Here are some ways you can prepare to make payments once they resume.
1. Consider forbearance options.
Technically, all federal student loan borrowers have been in a period of forbearance since early last year, with no payments required.
Forbearance options are also offered to federal loan borrowers outside of COVID-19. You can also request forbearance if you’re experiencing situations like financial hardship, medical issues, unemployment, or if your minimum loan payments equal 20% or more of your monthly income.
During a non-COVID forbearance period, you’re able to temporarily lower payments or pause them altogether. Just be aware that interest will likely continue to accrue on the loan, and it may take you longer to pay off the debt in the long run.

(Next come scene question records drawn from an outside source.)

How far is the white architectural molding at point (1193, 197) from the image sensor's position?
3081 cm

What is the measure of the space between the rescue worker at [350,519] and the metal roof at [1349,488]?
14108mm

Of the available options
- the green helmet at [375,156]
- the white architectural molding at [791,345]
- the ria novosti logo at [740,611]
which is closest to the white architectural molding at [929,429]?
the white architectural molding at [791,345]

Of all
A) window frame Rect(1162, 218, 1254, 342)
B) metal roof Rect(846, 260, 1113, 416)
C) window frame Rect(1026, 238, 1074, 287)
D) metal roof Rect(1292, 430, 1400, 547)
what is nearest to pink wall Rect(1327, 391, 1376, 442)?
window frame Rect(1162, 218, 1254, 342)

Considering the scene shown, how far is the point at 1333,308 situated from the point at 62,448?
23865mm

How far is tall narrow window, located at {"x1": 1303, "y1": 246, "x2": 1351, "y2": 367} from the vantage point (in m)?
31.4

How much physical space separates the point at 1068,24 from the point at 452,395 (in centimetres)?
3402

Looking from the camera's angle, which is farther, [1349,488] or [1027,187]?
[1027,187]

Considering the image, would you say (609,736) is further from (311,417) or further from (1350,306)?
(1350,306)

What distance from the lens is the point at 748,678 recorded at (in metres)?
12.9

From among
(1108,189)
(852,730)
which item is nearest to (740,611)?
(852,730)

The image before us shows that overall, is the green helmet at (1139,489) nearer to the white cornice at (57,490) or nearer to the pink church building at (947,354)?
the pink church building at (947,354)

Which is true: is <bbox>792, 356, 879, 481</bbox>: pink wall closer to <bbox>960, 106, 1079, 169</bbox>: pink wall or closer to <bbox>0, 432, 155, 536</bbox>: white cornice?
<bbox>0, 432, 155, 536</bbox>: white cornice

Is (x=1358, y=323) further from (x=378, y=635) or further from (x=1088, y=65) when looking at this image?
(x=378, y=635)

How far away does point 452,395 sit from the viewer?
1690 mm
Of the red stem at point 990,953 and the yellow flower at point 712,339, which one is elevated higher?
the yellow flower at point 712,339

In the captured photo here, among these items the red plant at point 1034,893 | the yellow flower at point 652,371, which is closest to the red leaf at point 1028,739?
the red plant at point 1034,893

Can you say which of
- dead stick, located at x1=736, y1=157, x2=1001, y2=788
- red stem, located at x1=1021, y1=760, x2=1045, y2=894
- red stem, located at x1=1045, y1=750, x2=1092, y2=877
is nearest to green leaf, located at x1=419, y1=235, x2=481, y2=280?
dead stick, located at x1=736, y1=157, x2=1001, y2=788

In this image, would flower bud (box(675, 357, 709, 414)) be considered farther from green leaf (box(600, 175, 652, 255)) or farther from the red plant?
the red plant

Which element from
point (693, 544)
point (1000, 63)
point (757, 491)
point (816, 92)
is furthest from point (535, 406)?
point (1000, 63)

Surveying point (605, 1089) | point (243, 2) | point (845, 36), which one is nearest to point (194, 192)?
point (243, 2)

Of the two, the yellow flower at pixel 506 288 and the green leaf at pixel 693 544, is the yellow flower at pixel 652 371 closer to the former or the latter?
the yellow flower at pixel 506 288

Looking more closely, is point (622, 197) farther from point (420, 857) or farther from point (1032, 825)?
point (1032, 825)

2. Request an income-based payment.
One of the benefits of federal student loans is that they’re often eligible for income-driven repayment (IDR) plans. And if your income has dropped in the last year and a half, this could be a much-needed path to consider when it comes time to start making payments again.
Income-driven plans allow borrowers to adjust their monthly payment requirement according to their income. There are four different income-based repayment options, depending on the loan(s) you have, but all of them cap your monthly payment at 10% to 20% of your income.
At the end of the plan’s repayment period (which ranges from 20 to 25 years), any remaining loan balance is forgiven. These IDR plans can also be used along with public service loan forgiveness (PSLF) programs, if you qualify.
3. Start budgeting now.
Whether you’ll be making full loan payments again or trying to reduce your monthly obligation, resuming student loan payments will impact your budget. So, it’s important to start planning early.
One easy way to account for this payment ahead of time is to automatically transfer your loan payment amount into a savings account each month. This will help you adjust your available cash flow and get used to budgeting for this payment once again. Plus, you can build up a buffer of savings in the process!